Архетип, который есть непременная составная часть всякой мифологии, а, следовательно, и мифологии в искусстве, имеет отношение не столько к вещи, сколько к живому лицу и выражает некое абстрактное образа, которое выступает как общее по отношению к бесчисленным конкретным воплощениям во времени и пространстве. Архетип не есть часть целого, как это наблюдается у символа. Он есть неизменяемая сущность, принимающая бесчисленные формы..
Р. Якобсон говорит, что если мы хотим овладеть символикой поэта, мы» должны, прежде всего, обнаружить те постоянные символы, из которых складывается мифология этого поэта». Понятно, что разрозненные символы сами по себе немы и могут быть поняты только в их отношении к общей символической системе.
Символы и архетипы, конструирующие поэтическую мифологию произведений М. Цветаевой, можно разделить на группы. Это мифологические (Аполлон, Дионис, Орфей, амазонки), абстрактные (тяжесть, нежность, мысль, сила), анималистические (орёл, волк, медведь, змея), природные (гром, река, дерево, облако), деревенские (хата, изба, печь, колодец), урбанистические (поезд, вагон, площадь, здание), религиозно-церковные (лития, святцы, икона, свеча), историко-культурные (пирамида, мумия), социальные (раб, господин, рабочий, граф), профессиональные (врач, учитель, мясник), военные (меч, стрелы, доспех, шлем), медицинские (хворь, рана, недуг), национальные (татарин, немец, швед, цыган), родственные (отец, мать, сестра, брат), антропоморфные (рука, глаз, лоб, грудь). Разумеется это не полный перечень групп. Перечисленные группы символов можно отнести к основным группам.
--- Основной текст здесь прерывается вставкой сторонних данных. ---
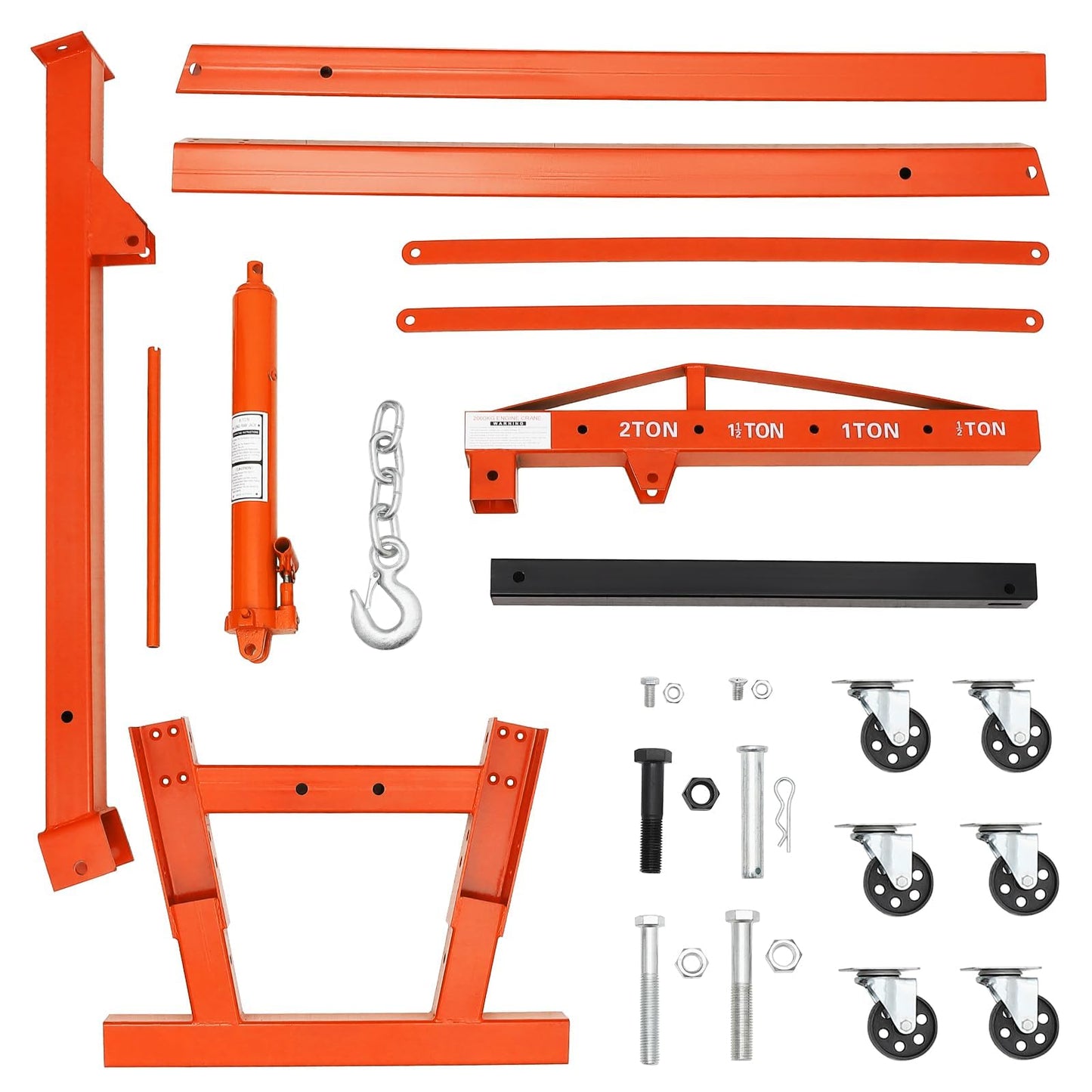 2-Ton Folding Engine Hoist Cherry Picker 44 Lb Capacity Hydraulic Shop Crane with Telescoping Boom 6 Caster Wheels for Automotive Repair Garage Use Includes Hitch and Storage Stand Orange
М. Цветаева уходит от дневникового (М. Гаспаров) условно-реалистического изображения жизни своего дома в первых сборниках «Вечерний альбом» и «Волшебный фонарь». В 1913 году она формулирует литературную программу, которую условно можно назвать «импрессионистической», поскольку в ней М. Цветаева предлагала фиксировать каждое мгновение жизни, каждую деталь быта. Эта программа появилась с опозданием, ибо ничего нового в ней не было. В первых сборниках своих стихотворений М. Цветаева именно тем и занималась, что фиксировала в стихах мгновения своей детской жизни.
Переход к формированию своей поэтической мифологии совершался М. Цветаевой исподволь, начиная примерно с 1916 года. Когда эта поэтическая мифология была сформирована окончательно? На этот вопрос можно ответить так: это творческий процесс, и он длится, пока поэт творит.
Что касается осмысления М. Цветаевой основных эстетических категорий и принципов, которыми она руководствовалась в поэзии, как, впрочем, и в жизни, то этот процесс был завершён к 1926 году.